Giovanni Falcone, insieme a Paolo Borsellino, è ritenuto il simbolo della lotta alla mafia, del coraggio, della determinazione. Esattamente il 23 maggio del 1992 avveniva la strage di Capaci, a seguito della quale non solo perse la vita il giudice Falcone, ma anche sua moglie, Francesca Morvillo e tre agenti della scorta, Vito Schifani, Rocco Dicillo e Antonio Montinaro.
Erano gli anni di “sangue”, gli anni di Totò Riina, di Bernardo Provenzano, del pool antimafia e del maxi processo di Palermo. Anni di perdite, di uccisioni, ma anche di conquiste: dal nuovo metodo investigativo introdotto dal pool, ideato inizialmente da Rocco Chinnici, poi sviluppato da Antonino Caponnetto, che ruotava intorno ad un lavoro organico dei magistrati impegnati esclusivamente nei processi di mafia e insieme firmatari degli atti in modo da limitare i rischi “personali”, alla svolta del maxiprocesso di Palermo: dal 10 febbraio 1986 al 16 dicembre 1987, grazie anche alla testimonianza dei collaboratori di giustizia, primo fa tutti Tommaso Buscetta, si stabilì per la prima volta la struttura piramidale della mafia siciliana. Di quel maxiprocesso si ricordano, inoltre, le centinaia di condanne inflitte per 2665 anni complessivi di carcere e undici miliardi e mezzo di lire di multe da pagare. Più di 400 persone indagate, tra cui i latitanti Riina a Provenzano, destinatari di due dei 19 ergastoli emanati. Falcone e Borsellino tra i nomi di spicco in quel lungo e arduo percorso. Due uomini che hanno dedicato la vita ai loro ideali, ad un lavoro per cui la consapevolezza dei rischi di ciò che facevano non li ha fermati.

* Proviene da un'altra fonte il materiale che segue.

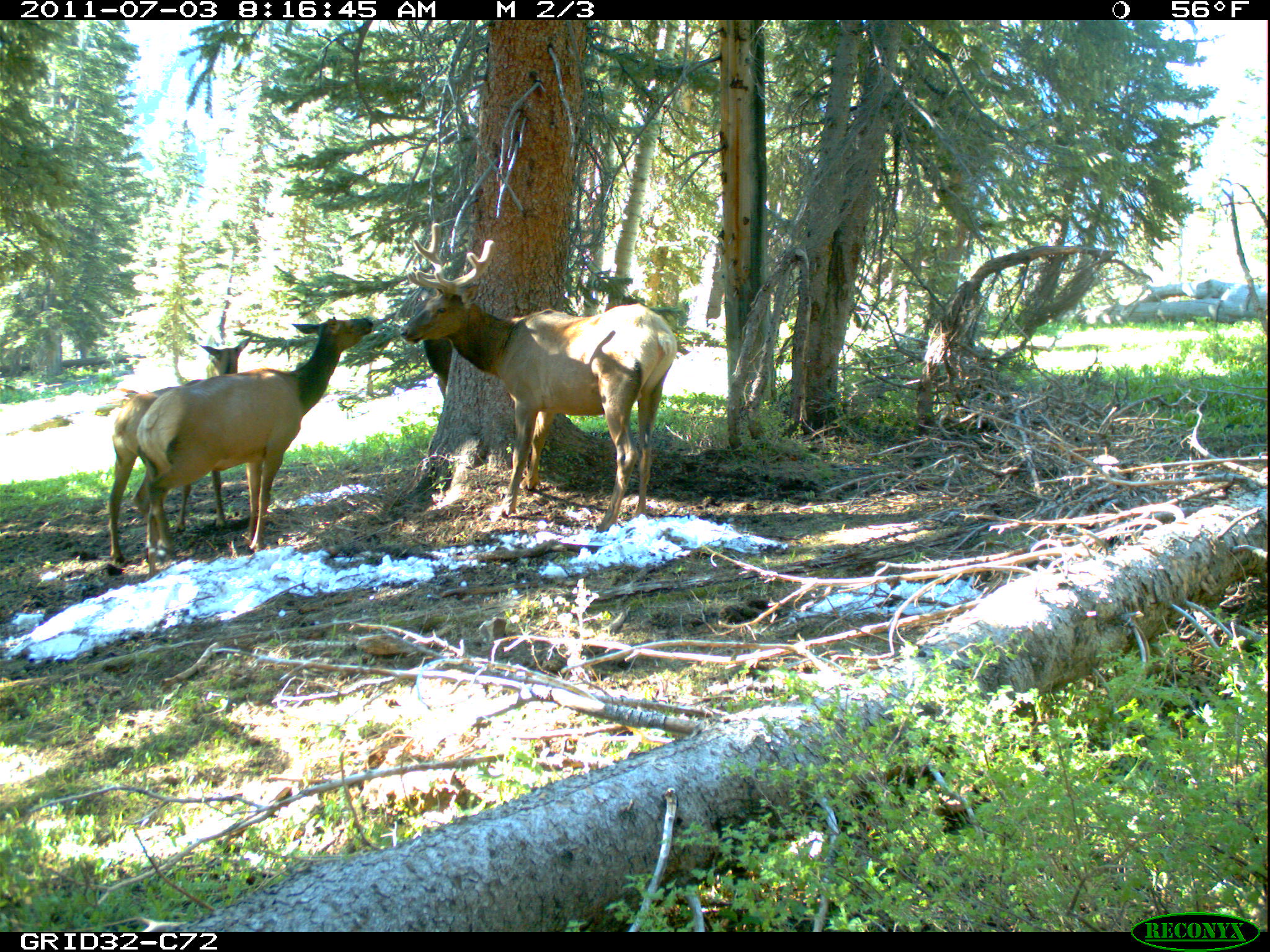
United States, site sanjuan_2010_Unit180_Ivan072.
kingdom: Animalia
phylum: Chordata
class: Mammalia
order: Artiodactyla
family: Cervidae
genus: Cervus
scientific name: Cervus elaphus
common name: red deer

Oggi Palermo, Capaci, e tutta l’Italia ricorda quella strage, con le scuole (quindi soprattutto con i giovani), i concerti, gli spettacoli, i cortei, le cerimonie istituzionali: 24 anni fa la reazione dell’opinione pubblica fu immediata, fece “rumore”: mille chili di tritolo fatti esplodere sotto il chilometro quinto dell’autostrada A29, nei pressi dello svincolo di Capaci. Le immagini di quei primi attimi di terrore sono divenute ormai un “pezzo” dello storia italiana, così come anche quelle che attestano la rabbia della gente nei confronti della classe politica di allora, una folla gremita di persone che gridavano con orgoglio il nome del giudice Falcone, applaudendo alle vittime di una violenza tremendamente conosciuta soprattutto in quegli anni.

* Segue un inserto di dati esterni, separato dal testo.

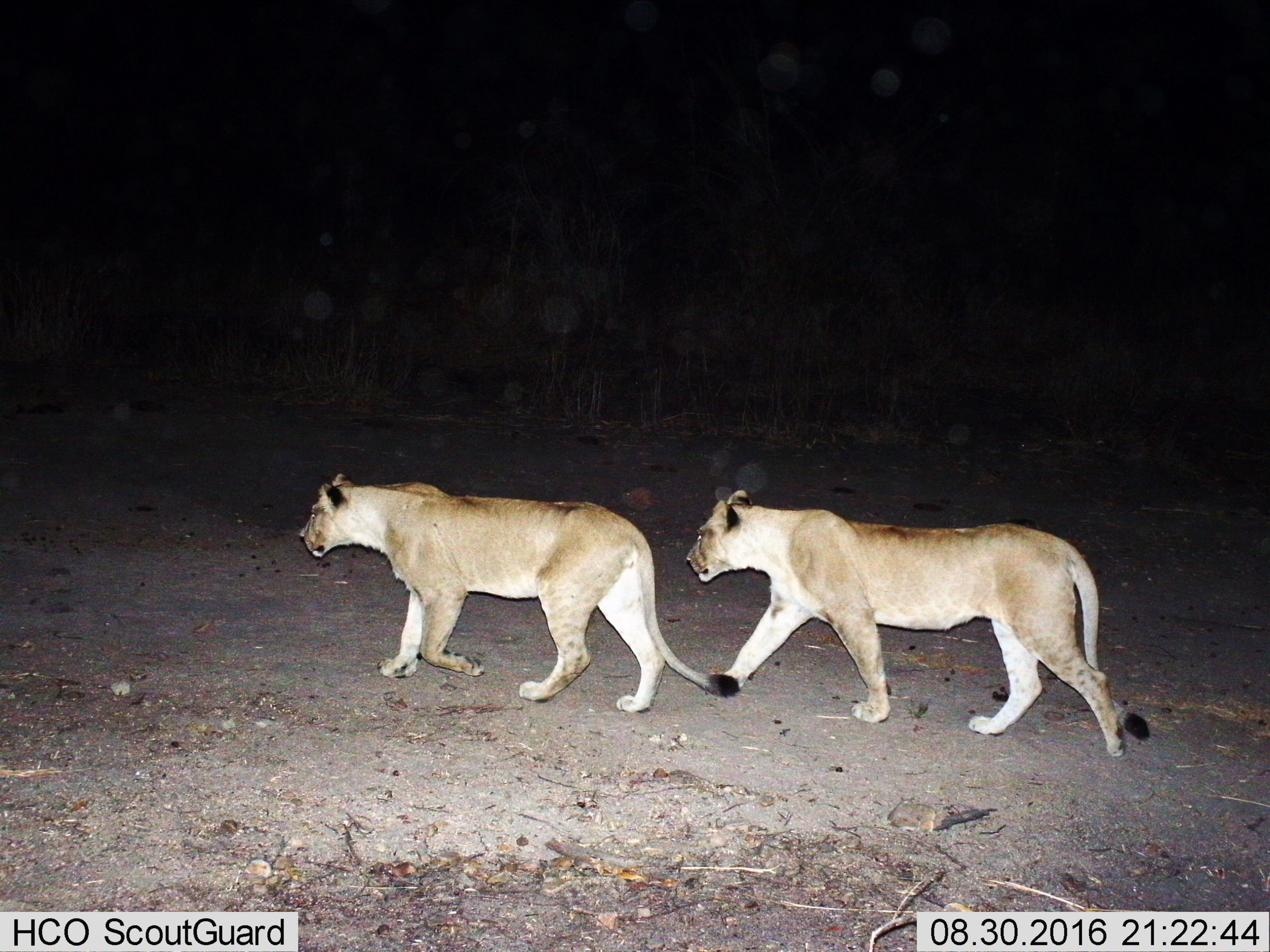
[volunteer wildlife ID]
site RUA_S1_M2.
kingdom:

Ed è proprio la rabbia che ancora oggi si ricorda, una rabbia che non lasciava spazio alla rassegnazione, gridava alla giustizia, a reagire nonostante tutto quello che stava accadendo. Una rabbia, come poi dichiarò Paolo Borsellino, che lo spinse a continuare a fare il suo lavoro fino alla morte.
“La mafia non è affatto invincibile; è un fatto umano e come tutti i fatti umani ha un inizio e avrà anche una fine”: riecheggiano le parole di un uomo, Giovanni Falcone.